Thakur Saurabh Singh, Poddar Pradeep, Roy Ram Babu
Rajendra Mishra School of Engineering Entrepreneurship, Indian Institute of Technology, Kharagpur, India.
Department of Metallurgical and Materials Engineering, Indian Institute of Technology Kharagpur, Kharagpur, India.
Multimed Tools Appl. 2022;81(10):14529-14551. doi: 10.1007/s11042-022-12349-6. Epub 2022 Feb 25.
Smoking cessation efforts can be greatly influenced by providing just-in-time intervention to individuals who are trying to quit smoking. Detecting smoking activity accurately among the confounding activities of daily living (ADLs) being monitored by the wearable device is a challenging and intriguing research problem. This study aims to develop a machine learning based modeling framework to identify the smoking activity among the confounding ADLs in real-time using the streaming data from the wrist-wearable IMU (6-axis inertial measurement unit) sensor. A low-cost wrist-wearable device has been designed and developed to collect raw sensor data from subjects for the activities. A sliding window mechanism has been used to process the streaming raw sensor data and extract several time-domain, frequency-domain, and descriptive features. Hyperparameter tuning and feature selection have been done to identify best hyperparameters and features respectively. Subsequently, multi-class classification models are developed and validated using in-sample and out-of-sample testing. The developed models obtained predictive accuracy (area under receiver operating curve) up to 98.7% for predicting the smoking activity. The findings of this study will lead to a novel application of wearable devices to accurately detect smoking activity in real-time. It will further help the healthcare professionals in monitoring their patients who are smokers by providing just-in-time intervention to help them quit smoking. The application of this framework can be extended to more preventive healthcare use-cases and detection of other activities of interest.

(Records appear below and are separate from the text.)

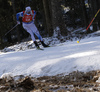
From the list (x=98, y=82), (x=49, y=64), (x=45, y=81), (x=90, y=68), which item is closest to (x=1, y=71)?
(x=49, y=64)

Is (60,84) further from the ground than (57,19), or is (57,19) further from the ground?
(57,19)

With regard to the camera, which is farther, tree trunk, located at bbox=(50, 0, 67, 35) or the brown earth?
tree trunk, located at bbox=(50, 0, 67, 35)

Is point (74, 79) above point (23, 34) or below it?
above

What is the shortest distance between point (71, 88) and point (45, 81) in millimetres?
736

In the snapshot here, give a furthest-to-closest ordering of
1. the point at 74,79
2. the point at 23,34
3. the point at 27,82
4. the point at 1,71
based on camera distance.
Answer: the point at 23,34
the point at 1,71
the point at 74,79
the point at 27,82

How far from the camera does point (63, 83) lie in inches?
121

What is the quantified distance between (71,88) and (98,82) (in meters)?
0.48

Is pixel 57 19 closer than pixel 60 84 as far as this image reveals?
No

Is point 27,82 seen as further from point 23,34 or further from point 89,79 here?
point 23,34

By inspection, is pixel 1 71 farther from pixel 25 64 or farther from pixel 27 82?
pixel 27 82

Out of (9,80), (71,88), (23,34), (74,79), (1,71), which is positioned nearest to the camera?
(71,88)

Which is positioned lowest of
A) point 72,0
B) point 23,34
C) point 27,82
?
point 23,34

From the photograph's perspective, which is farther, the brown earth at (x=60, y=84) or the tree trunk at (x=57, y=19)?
the tree trunk at (x=57, y=19)

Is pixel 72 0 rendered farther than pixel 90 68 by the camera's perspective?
Yes
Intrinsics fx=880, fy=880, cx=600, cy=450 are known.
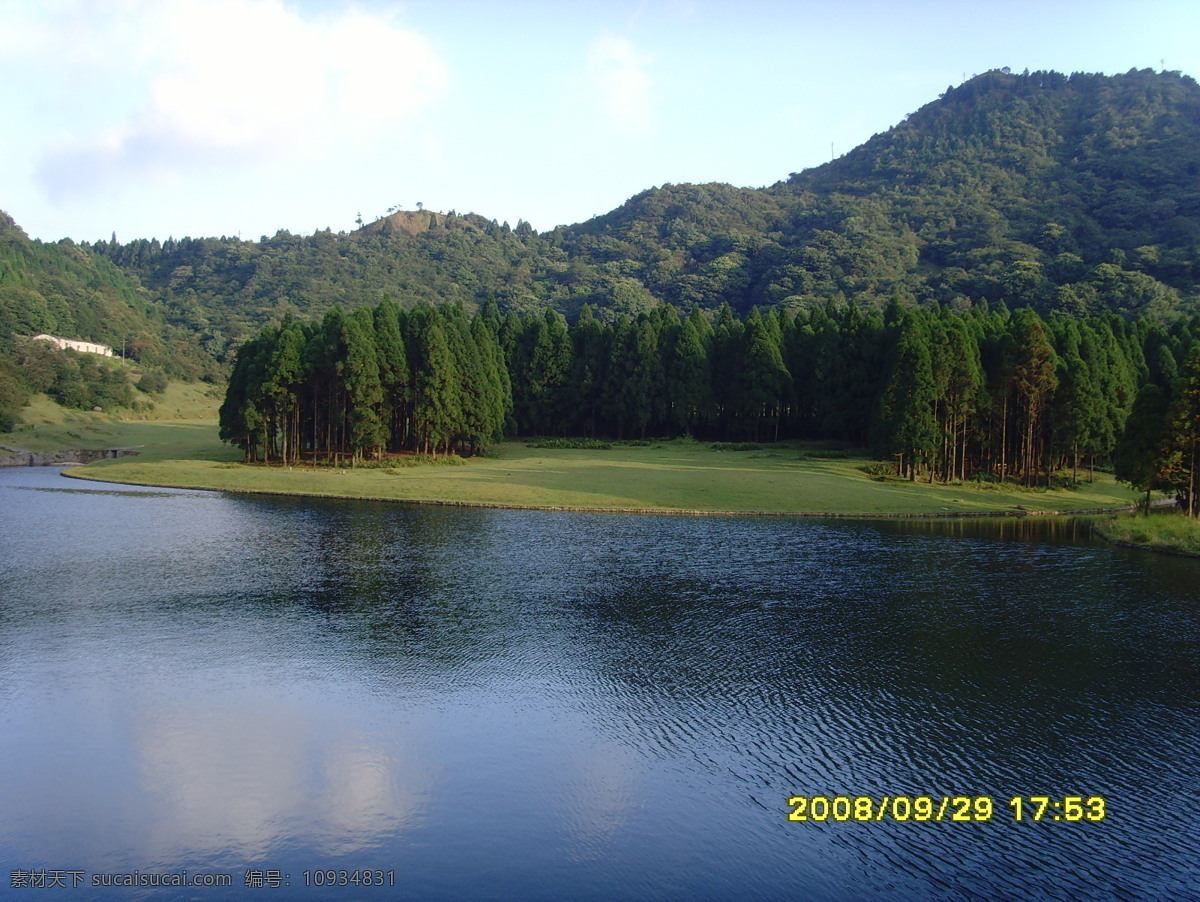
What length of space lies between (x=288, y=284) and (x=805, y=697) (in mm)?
190038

The online version contains supplementary material available at 10.1007/s11042-022-12349-6.
对试图戒烟的个人提供即时干预,可极大地影响戒烟努力。在可穿戴设备监测的日常生活混杂活动(ADL)中准确检测吸烟活动,是一个具有挑战性且引人入胜的研究问题。本研究旨在开发一个基于机器学习的建模框架,利用来自腕部可穿戴惯性测量单元(IMU,6轴)传感器的流数据,实时识别混杂ADL中的吸烟活动。已设计并开发了一种低成本腕部可穿戴设备,用于收集受试者进行这些活动时的原始传感器数据。采用滑动窗口机制处理流原始传感器数据,并提取多个时域、频域和描述性特征。分别进行了超参数调整和特征选择,以确定最佳超参数和特征。随后,使用样本内和样本外测试开发并验证了多类分类模型。所开发的模型在预测吸烟活动时获得了高达98.7%的预测准确率(受试者工作特征曲线下面积)。本研究结果将导致可穿戴设备的一种新应用,即实时准确检测吸烟活动。这将进一步帮助医疗保健专业人员通过提供即时干预来帮助吸烟者戒烟,从而监测他们的吸烟患者。该框架的应用可扩展到更多预防性医疗用例以及其他感兴趣活动的检测。
在线版本包含可在10.1007/s11042-022-12349-6获取的补充材料。